First is independent developers. I have many things I want to do but no time to develop them. Now that efficiency has improved, I can finally do the things I’ve always wanted to do. Currently, AI can only double my overall efficiency because there are many things AI cannot do or do well. But I believe with stronger models and agentic workflows, a tenfold increase in overall efficiency by 2025 is hopeful. In the coming year, I hope to use AI capabilities to fulfill a few wishes.

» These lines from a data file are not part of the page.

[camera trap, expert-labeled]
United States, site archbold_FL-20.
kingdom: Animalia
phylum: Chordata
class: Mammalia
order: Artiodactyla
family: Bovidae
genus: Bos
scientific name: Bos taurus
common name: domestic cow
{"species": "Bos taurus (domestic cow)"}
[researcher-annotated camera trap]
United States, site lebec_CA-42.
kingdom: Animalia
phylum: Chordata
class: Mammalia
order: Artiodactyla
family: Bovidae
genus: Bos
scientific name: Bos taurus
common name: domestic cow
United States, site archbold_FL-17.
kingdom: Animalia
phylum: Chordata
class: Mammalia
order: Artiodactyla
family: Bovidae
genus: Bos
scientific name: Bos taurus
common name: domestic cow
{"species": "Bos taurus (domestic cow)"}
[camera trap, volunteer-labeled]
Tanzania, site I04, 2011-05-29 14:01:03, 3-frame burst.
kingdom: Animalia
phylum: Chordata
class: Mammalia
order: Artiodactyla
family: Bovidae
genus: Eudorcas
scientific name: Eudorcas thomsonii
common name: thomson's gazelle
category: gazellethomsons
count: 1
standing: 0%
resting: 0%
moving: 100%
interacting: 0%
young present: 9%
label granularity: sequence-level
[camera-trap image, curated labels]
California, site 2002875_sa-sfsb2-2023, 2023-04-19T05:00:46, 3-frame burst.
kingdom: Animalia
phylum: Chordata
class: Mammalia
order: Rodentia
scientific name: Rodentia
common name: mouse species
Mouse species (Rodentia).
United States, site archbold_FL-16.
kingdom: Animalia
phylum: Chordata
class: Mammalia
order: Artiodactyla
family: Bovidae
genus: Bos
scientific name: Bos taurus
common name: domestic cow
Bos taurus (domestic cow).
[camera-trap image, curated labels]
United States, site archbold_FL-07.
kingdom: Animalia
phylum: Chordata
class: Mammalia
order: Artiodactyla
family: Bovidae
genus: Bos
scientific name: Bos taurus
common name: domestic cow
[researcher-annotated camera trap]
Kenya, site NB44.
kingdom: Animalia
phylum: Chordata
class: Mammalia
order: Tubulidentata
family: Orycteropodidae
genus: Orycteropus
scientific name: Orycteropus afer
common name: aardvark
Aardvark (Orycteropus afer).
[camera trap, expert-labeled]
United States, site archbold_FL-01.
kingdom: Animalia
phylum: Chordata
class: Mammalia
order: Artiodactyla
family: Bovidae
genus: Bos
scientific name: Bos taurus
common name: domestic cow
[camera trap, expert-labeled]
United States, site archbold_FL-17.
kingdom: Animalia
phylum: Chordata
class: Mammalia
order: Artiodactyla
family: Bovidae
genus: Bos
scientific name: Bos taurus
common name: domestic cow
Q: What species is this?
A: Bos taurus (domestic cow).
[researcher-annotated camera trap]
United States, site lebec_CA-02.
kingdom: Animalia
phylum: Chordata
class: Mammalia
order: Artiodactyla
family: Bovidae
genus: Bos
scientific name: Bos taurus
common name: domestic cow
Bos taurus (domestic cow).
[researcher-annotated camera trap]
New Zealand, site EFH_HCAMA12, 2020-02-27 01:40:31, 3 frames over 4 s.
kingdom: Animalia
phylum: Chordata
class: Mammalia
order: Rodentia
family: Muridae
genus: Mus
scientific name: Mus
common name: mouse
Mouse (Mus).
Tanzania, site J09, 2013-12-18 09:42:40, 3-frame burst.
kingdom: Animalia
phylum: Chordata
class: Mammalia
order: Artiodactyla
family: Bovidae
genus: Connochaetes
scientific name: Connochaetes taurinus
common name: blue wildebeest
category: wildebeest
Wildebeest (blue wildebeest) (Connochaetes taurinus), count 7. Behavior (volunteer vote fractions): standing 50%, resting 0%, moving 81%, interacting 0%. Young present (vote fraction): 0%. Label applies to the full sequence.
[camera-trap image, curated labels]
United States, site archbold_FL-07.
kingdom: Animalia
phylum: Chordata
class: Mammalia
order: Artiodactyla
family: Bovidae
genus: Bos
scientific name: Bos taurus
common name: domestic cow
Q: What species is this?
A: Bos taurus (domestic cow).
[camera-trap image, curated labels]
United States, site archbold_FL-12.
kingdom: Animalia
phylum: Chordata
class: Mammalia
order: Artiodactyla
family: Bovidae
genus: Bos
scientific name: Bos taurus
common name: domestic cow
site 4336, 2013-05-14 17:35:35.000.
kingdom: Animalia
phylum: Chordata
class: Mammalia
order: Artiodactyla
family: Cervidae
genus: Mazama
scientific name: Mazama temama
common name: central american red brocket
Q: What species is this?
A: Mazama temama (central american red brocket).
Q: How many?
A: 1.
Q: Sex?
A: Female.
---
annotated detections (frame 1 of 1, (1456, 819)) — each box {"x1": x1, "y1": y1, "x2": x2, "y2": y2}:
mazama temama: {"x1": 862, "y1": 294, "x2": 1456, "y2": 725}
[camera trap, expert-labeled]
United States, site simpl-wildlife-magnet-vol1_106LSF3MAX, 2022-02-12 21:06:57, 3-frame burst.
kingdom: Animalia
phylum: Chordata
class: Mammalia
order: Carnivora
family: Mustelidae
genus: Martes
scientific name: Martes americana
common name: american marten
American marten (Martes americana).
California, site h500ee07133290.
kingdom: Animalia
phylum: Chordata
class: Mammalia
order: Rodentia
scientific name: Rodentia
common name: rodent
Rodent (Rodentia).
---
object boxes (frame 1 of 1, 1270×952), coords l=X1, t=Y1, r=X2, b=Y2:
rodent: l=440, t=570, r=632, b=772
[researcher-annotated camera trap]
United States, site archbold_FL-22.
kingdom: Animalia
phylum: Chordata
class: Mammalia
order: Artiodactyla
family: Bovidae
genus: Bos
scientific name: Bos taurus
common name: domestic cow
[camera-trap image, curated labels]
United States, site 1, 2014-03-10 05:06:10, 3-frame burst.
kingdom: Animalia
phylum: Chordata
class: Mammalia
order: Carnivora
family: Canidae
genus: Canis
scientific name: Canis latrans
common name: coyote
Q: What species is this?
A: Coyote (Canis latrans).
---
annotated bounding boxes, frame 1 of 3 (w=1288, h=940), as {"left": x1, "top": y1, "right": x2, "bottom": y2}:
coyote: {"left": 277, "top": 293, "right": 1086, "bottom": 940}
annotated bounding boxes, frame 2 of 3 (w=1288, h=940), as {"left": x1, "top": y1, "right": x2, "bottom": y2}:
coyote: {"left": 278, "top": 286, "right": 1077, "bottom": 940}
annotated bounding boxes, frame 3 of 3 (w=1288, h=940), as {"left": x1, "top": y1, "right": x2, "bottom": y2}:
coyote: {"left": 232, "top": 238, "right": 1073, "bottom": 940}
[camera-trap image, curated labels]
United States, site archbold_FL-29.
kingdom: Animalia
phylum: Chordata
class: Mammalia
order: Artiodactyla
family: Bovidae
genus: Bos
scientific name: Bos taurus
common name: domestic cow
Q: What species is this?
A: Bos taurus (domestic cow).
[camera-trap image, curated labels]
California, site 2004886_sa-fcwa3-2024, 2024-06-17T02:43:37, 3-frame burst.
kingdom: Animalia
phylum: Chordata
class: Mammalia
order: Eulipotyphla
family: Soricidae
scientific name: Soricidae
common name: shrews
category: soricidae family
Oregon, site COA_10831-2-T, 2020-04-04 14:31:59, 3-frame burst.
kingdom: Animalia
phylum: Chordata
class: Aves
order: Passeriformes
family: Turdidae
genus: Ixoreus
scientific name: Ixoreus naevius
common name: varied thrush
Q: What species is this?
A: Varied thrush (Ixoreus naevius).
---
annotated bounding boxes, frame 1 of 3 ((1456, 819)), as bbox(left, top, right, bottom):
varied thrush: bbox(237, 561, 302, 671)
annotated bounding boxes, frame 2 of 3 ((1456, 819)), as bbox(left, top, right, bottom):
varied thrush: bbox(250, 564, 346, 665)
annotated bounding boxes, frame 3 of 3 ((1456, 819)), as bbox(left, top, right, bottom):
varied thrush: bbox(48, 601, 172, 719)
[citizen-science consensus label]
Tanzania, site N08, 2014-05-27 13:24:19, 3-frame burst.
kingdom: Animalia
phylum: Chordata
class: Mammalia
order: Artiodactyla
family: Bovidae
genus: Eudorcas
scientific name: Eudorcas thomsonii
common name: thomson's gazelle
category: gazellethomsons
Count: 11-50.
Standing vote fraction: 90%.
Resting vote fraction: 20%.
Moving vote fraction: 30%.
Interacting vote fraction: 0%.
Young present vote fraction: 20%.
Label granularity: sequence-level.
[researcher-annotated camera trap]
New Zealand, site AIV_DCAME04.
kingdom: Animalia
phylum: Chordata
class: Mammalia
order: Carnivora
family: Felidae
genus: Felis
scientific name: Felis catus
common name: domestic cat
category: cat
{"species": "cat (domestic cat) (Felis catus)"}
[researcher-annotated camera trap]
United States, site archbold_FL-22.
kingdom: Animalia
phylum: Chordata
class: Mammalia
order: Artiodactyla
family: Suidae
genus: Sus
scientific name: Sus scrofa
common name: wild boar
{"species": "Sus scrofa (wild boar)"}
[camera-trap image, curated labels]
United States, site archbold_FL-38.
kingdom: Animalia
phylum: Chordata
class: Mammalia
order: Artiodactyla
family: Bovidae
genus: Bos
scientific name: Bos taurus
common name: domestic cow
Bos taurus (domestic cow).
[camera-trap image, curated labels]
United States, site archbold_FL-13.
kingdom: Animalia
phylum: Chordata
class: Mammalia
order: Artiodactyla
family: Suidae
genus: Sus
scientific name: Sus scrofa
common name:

The second is the B2B industry. In traditional industries, there are many processes and knowledge that have not been digitized, which is also the biggest challenge for ERP implementation in many sectors. Previously, we thought that customized development was equivalent to outsourcing, and the costs could not be recovered, so many workflows were not digitized or automated. Now with AI, the cost of customized development for each industry has decreased, and the cost of organizing scattered knowledge has also decreased, allowing more industries to achieve digital transformation.
I hope that o3 mini and o3 can be available for use soon, and that domestic large models can quickly catch up with the capabilities of o1.